В тропическом климате пальмы были увиты лианами, и мартышки поэтому свободно добывали себе, что хотели. Но стоянка андроидов не наестся одним и даже пятью кокосами, им не стоило так и мучиться, и я думаю, что голодному племени было бы куда разумнее отрядить самого ловкого, молодого и вкусного, чтобы он попробовал, как мартышка, взлететь по лианам. В крайнем случае, сорвавшись с лиан (при своих коротких задних конечностях и массивном теле – это практически неизбежно), он стал бы куда более сытным обедом для соплеменников, чем постылый кокос.

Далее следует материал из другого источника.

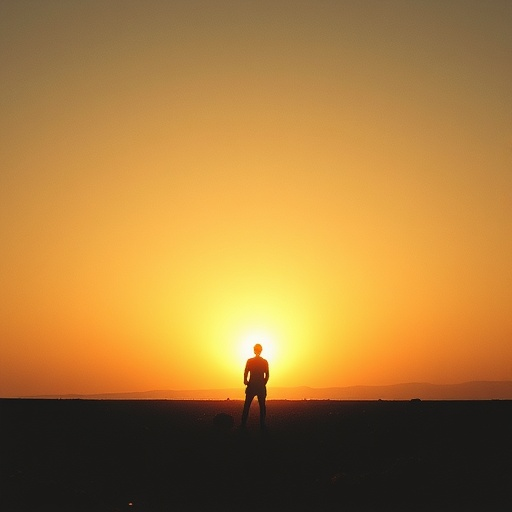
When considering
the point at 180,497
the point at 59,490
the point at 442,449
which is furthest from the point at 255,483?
the point at 442,449

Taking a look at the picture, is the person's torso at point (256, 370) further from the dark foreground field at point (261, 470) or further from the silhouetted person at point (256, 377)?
the dark foreground field at point (261, 470)

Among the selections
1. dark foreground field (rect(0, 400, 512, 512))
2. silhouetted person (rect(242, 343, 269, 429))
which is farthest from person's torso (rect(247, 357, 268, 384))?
dark foreground field (rect(0, 400, 512, 512))

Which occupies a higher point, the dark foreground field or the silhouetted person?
the silhouetted person

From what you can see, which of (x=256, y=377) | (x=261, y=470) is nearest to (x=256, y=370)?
(x=256, y=377)

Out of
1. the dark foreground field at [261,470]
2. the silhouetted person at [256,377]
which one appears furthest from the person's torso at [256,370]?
the dark foreground field at [261,470]

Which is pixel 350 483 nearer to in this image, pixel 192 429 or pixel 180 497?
pixel 180 497

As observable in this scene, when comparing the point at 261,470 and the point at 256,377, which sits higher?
the point at 256,377

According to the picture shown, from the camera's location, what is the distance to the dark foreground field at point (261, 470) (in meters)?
10.3

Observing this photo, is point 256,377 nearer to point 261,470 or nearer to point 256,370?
point 256,370

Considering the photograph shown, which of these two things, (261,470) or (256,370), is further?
(256,370)

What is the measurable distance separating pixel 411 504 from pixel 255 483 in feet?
10.0

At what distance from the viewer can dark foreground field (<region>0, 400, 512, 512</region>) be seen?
10.3 m

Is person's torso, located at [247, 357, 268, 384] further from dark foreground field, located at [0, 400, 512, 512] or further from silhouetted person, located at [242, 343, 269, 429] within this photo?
dark foreground field, located at [0, 400, 512, 512]

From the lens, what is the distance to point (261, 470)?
532 inches
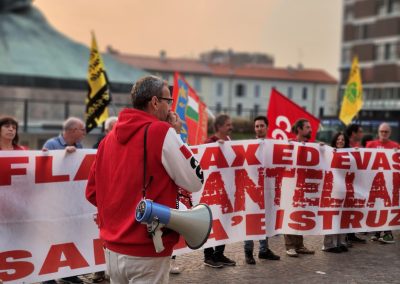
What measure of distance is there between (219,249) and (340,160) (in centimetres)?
221

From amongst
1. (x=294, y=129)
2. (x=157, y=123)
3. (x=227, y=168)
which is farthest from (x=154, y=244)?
(x=294, y=129)

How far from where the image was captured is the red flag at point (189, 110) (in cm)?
829

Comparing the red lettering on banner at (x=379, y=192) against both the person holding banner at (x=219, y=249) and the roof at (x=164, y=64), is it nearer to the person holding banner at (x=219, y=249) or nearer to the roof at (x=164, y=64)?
the person holding banner at (x=219, y=249)

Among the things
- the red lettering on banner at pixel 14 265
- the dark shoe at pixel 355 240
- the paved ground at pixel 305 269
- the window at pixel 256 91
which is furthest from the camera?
the window at pixel 256 91

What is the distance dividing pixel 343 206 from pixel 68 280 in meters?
3.91

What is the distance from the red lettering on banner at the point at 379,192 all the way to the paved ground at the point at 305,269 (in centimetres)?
67

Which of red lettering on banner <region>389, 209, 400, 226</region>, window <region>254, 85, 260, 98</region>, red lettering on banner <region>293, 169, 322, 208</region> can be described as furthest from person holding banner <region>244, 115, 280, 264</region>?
window <region>254, 85, 260, 98</region>

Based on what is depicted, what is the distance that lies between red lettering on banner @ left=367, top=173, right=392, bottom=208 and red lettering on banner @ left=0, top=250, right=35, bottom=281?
493 centimetres

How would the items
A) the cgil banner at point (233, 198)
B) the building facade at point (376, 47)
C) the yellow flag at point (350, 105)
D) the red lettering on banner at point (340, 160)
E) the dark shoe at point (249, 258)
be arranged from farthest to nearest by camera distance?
the building facade at point (376, 47)
the yellow flag at point (350, 105)
the red lettering on banner at point (340, 160)
the dark shoe at point (249, 258)
the cgil banner at point (233, 198)

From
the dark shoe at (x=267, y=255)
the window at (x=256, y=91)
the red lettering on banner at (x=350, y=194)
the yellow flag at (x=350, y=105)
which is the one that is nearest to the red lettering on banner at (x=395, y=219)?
the red lettering on banner at (x=350, y=194)

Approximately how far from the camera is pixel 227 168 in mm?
6973

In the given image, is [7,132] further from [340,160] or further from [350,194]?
[350,194]

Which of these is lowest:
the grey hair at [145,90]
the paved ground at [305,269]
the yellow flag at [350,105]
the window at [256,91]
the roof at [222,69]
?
the paved ground at [305,269]

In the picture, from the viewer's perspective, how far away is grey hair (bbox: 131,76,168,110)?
3.23 m
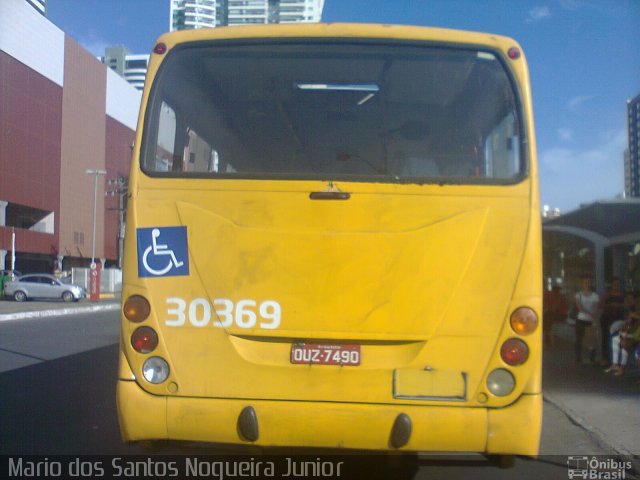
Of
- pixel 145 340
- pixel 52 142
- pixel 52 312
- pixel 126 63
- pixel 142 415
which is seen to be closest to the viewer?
pixel 142 415

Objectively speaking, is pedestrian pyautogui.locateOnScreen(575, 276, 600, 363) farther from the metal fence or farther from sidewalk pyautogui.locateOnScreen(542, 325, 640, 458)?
the metal fence

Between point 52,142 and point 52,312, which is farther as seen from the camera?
point 52,142

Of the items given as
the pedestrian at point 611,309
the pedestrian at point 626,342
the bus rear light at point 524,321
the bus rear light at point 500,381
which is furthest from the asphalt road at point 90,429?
the pedestrian at point 611,309

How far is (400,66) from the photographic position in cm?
479

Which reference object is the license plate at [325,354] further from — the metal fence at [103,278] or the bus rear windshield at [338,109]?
the metal fence at [103,278]

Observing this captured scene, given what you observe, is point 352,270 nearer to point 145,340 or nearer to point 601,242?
point 145,340

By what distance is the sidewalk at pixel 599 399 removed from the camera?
7.31m

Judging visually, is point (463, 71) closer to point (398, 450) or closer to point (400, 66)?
point (400, 66)

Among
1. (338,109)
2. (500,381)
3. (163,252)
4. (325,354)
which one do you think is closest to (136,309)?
(163,252)

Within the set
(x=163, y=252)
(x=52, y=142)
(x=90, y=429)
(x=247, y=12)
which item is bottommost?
(x=90, y=429)

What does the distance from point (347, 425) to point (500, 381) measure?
95 centimetres

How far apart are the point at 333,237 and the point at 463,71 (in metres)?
1.46

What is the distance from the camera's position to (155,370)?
14.4 feet

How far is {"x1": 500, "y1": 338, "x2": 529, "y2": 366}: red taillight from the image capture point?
4.30 meters
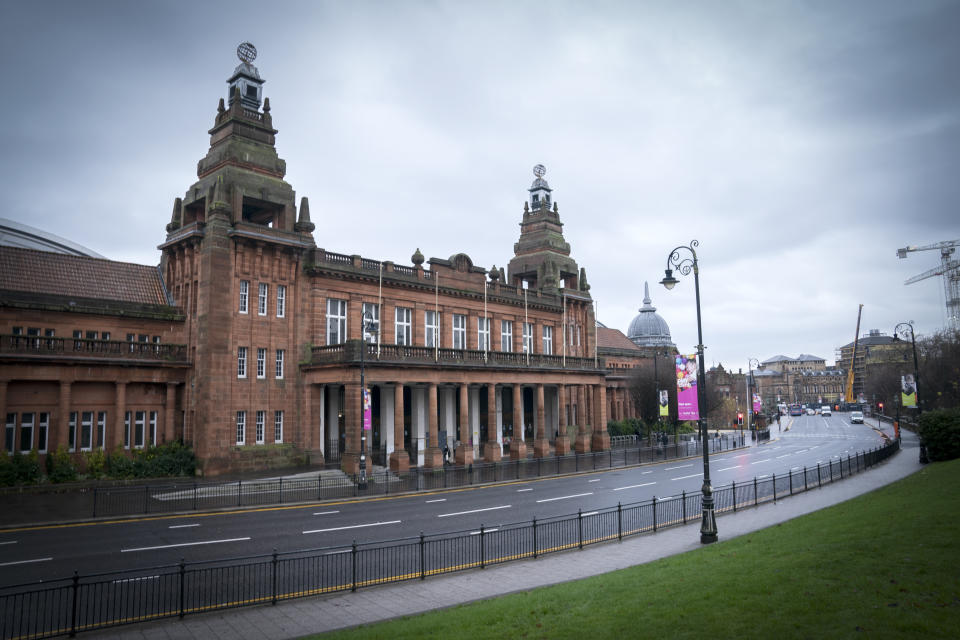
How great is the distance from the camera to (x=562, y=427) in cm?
5731

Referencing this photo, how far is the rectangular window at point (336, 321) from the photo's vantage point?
41.9 m

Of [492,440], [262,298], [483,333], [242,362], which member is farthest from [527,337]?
[242,362]

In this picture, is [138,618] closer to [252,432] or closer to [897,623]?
[897,623]

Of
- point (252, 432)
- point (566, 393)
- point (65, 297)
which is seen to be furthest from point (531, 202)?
point (65, 297)

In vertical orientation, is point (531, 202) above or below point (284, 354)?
above

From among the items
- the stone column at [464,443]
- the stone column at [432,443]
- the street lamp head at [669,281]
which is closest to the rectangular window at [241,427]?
the stone column at [432,443]

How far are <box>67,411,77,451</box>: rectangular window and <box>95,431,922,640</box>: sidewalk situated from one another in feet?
84.9

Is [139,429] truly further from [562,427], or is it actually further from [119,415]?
[562,427]

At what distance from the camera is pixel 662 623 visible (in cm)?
969

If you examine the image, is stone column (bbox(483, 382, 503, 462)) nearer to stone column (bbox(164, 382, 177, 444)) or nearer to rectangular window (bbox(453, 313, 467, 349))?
rectangular window (bbox(453, 313, 467, 349))

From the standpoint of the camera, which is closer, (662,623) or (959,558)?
(662,623)

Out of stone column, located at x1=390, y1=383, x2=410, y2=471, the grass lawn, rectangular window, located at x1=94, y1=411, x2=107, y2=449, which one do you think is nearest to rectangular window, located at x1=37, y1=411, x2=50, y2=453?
rectangular window, located at x1=94, y1=411, x2=107, y2=449

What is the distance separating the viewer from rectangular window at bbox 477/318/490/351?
5247cm

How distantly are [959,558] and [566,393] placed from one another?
50.5m
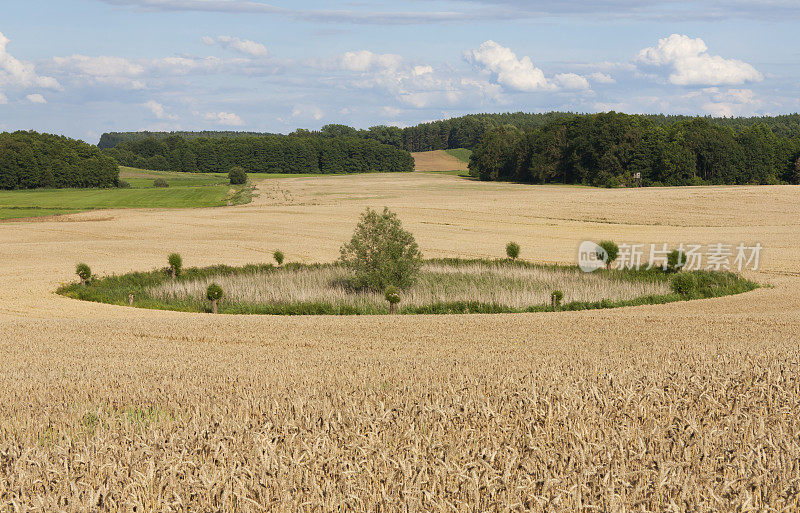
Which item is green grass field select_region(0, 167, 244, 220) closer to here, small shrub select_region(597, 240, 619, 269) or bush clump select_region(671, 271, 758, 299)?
small shrub select_region(597, 240, 619, 269)

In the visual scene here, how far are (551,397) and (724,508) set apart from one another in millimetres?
2544

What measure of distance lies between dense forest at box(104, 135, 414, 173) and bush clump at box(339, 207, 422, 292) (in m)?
138

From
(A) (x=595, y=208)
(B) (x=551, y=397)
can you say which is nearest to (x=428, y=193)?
(A) (x=595, y=208)

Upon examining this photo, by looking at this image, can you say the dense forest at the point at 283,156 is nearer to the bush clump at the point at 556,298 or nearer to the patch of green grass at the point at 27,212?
the patch of green grass at the point at 27,212

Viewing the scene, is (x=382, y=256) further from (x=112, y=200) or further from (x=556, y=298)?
(x=112, y=200)

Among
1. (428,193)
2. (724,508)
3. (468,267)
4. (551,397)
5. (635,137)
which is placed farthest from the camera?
(635,137)

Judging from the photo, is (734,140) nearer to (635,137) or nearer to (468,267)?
(635,137)

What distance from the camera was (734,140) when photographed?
11062 cm

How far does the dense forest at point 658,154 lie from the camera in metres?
107

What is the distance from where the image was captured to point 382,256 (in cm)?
3003

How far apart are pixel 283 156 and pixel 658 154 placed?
294 ft

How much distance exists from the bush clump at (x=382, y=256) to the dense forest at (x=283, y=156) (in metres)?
138

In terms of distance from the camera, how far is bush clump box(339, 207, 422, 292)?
2966 cm

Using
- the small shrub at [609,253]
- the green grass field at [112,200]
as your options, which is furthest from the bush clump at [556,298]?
the green grass field at [112,200]
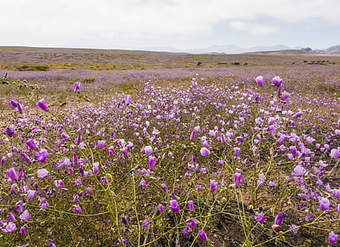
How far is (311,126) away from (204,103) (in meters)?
2.58

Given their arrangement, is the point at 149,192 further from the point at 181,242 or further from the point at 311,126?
the point at 311,126

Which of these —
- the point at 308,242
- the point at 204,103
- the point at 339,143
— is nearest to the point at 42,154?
the point at 308,242

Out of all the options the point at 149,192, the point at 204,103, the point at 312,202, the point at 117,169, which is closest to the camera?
the point at 312,202

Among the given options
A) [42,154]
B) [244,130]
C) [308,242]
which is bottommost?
[308,242]

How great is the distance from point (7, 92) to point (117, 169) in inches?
458

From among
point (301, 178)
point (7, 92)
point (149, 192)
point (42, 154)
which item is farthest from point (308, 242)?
point (7, 92)

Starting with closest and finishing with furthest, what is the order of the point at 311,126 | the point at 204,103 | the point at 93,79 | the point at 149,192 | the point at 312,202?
the point at 312,202 < the point at 149,192 < the point at 311,126 < the point at 204,103 < the point at 93,79

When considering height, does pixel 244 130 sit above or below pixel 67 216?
above

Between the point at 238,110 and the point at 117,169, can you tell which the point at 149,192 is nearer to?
the point at 117,169

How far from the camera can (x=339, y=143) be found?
455 cm

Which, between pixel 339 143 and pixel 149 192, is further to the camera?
pixel 339 143

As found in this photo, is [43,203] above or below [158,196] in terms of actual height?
above

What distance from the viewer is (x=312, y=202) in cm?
262

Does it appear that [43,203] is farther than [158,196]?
No
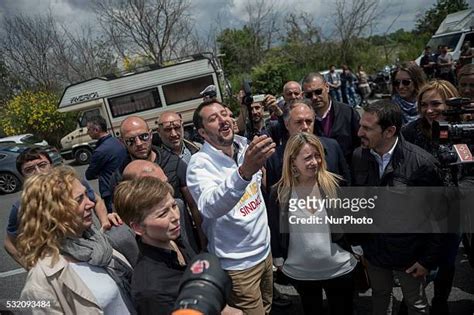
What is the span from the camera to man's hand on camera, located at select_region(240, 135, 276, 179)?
4.89 feet

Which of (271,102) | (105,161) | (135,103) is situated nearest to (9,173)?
(135,103)

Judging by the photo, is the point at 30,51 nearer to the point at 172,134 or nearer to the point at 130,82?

Учитель наливался краской, как молниеносно вызревающий помидор. Одноклассники тупо гоготали, считая, что тихоня Абель сегодня «выделывается». То есть ни учитель, ни класс не поняли настоящих намерений Фердинанда объяснить свою точку зрения. Глаза учителя наливались стеклянным блеском – ничего доброго это не сулило, и Фердинанд, понимая, что его любовь к истине, похоже, ничем хорошим для него не закончится, спешил договорить, пока его не перебили.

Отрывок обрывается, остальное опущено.